Vaut-il mieux se fier au témoignage des sens ? Ils trompent parfois, et ne renseignent jamais que sur l’apparence. Le fond leur échappe.

La raison offre plus de garanties, étant immuable et impersonnelle ; mais pour se manifester, il lui faut s’incarner. Alors la raison devient ma raison, une règle importe peu si elle est fausse. Rien ne prouve que celle-là soit juste.

On recommande de la contrôler avec les sens ; mais ils peuvent épaissir les ténèbres. D’une sensation confuse, une loi défectueuse sera induite, et qui, plus tard, empêchera la vue nette des choses.

Reste la morale. C’est faire descendre Dieu au niveau de l’utile, comme si nos besoins étaient la mesure de l’absolu !

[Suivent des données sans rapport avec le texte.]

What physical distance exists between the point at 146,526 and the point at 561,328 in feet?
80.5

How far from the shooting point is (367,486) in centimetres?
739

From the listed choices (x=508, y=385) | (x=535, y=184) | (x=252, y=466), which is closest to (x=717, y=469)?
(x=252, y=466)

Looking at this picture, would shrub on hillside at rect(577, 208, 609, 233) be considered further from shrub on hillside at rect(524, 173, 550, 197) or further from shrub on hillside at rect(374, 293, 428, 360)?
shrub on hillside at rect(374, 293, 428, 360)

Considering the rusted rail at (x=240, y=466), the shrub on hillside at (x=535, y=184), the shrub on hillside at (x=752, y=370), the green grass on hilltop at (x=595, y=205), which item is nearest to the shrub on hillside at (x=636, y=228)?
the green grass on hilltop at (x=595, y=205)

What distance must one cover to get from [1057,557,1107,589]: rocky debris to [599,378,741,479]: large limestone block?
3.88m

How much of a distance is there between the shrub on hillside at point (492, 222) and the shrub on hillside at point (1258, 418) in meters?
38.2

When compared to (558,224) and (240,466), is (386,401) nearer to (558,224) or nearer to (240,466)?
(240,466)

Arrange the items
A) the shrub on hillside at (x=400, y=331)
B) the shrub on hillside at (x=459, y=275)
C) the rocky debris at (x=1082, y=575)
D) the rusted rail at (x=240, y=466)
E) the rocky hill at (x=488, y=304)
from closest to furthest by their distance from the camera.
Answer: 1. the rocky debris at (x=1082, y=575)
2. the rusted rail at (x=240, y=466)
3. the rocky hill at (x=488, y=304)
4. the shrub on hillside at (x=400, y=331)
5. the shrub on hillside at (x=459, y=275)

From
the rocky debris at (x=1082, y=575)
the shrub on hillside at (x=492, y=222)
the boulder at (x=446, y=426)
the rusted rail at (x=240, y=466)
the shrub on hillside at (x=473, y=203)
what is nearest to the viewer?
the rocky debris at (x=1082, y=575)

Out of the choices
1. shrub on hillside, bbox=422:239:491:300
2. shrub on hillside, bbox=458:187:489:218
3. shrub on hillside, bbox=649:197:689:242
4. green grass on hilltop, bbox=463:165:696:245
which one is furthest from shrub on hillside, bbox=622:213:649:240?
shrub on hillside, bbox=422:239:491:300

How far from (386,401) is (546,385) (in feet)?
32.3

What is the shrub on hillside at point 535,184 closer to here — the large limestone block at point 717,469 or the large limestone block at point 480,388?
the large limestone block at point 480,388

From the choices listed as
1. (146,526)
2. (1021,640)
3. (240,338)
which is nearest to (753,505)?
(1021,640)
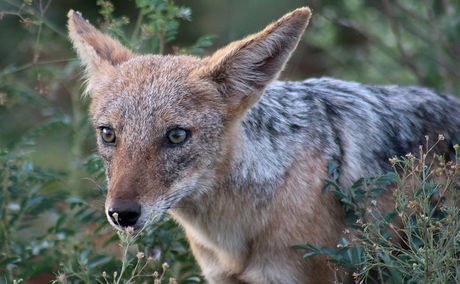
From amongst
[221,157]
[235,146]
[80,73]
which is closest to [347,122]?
[235,146]

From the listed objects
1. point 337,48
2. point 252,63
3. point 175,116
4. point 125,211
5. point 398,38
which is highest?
point 252,63

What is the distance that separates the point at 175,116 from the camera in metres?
4.61

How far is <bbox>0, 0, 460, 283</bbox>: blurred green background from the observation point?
596 centimetres

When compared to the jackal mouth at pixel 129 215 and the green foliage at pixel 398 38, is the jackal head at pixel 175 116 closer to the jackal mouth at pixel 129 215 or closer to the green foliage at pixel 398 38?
the jackal mouth at pixel 129 215

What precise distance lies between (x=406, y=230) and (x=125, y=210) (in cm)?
169

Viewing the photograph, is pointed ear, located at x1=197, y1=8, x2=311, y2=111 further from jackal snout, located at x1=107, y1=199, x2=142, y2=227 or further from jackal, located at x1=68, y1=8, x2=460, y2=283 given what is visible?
jackal snout, located at x1=107, y1=199, x2=142, y2=227

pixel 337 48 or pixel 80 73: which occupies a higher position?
pixel 80 73

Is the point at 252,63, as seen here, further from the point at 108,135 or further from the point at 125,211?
the point at 125,211

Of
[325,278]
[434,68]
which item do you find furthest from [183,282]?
[434,68]

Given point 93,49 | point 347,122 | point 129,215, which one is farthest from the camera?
point 347,122

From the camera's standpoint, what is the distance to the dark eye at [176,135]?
458 cm

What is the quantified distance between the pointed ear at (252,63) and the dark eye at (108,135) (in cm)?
74

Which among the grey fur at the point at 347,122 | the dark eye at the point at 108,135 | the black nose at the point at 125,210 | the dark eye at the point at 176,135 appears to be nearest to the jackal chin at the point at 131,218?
the black nose at the point at 125,210

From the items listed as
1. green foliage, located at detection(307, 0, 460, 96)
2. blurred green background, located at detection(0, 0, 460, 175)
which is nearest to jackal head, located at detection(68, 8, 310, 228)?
blurred green background, located at detection(0, 0, 460, 175)
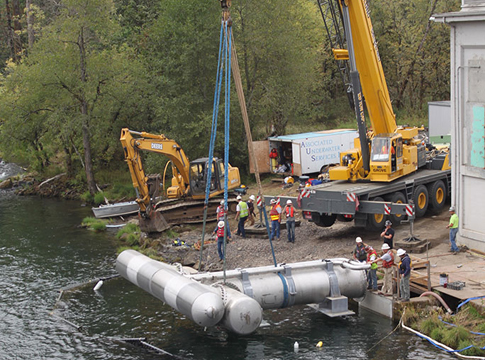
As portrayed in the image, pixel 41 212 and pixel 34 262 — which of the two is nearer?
pixel 34 262

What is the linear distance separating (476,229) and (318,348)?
25.6 ft

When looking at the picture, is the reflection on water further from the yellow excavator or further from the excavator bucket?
the yellow excavator

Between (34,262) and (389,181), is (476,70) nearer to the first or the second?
(389,181)

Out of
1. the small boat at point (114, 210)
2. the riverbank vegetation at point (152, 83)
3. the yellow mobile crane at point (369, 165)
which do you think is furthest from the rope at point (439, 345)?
the riverbank vegetation at point (152, 83)

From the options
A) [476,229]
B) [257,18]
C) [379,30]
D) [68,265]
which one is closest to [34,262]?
[68,265]

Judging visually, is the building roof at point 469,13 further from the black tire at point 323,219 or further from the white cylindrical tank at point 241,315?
the white cylindrical tank at point 241,315

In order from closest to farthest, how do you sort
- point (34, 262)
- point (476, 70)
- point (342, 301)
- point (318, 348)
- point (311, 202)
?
point (318, 348) → point (342, 301) → point (476, 70) → point (311, 202) → point (34, 262)

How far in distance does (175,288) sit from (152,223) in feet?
43.7

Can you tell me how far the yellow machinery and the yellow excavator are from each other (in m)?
A: 8.07

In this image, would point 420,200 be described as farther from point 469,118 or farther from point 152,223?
point 152,223

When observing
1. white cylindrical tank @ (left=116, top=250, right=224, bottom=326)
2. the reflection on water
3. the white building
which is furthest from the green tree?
the white building

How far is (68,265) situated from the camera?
80.9ft

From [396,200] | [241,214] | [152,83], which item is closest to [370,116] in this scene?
[396,200]

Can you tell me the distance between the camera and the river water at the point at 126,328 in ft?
51.9
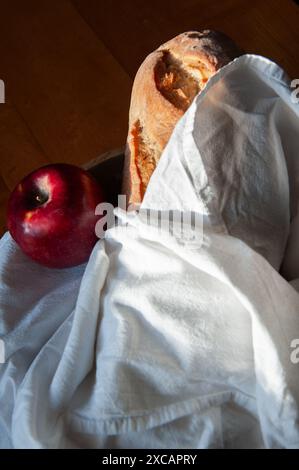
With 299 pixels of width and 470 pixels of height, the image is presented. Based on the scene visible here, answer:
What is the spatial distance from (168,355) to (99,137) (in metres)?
0.34

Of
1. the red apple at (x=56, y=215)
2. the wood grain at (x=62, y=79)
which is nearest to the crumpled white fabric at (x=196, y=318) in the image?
the red apple at (x=56, y=215)

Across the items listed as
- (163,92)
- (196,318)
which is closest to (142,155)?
(163,92)

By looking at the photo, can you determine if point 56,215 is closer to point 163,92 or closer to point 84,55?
Result: point 163,92

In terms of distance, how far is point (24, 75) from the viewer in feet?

Quant à l’évidence, niée par l’un, affirmée par l’autre, elle est à elle-même son critérium. M. Cousin l’a démontré.

— Je ne vois plus que la révélation, dit Bouvard. Mais, pour y croire, il faut admettre deux connaissances préalables : celle du corps qui a senti, celle de l’intelligence qui a perçu ; admettre le sens et la raison, témoignages humains et par conséquent suspects.

Pécuchet réfléchit, se croisa les bras.

— Mais nous allons tomber dans l’abîme effrayant du scepticisme.

Il n’effrayait, selon Bouvard, que les pauvres cervelles.

— Merci du compliment, répliqua Pécuchet.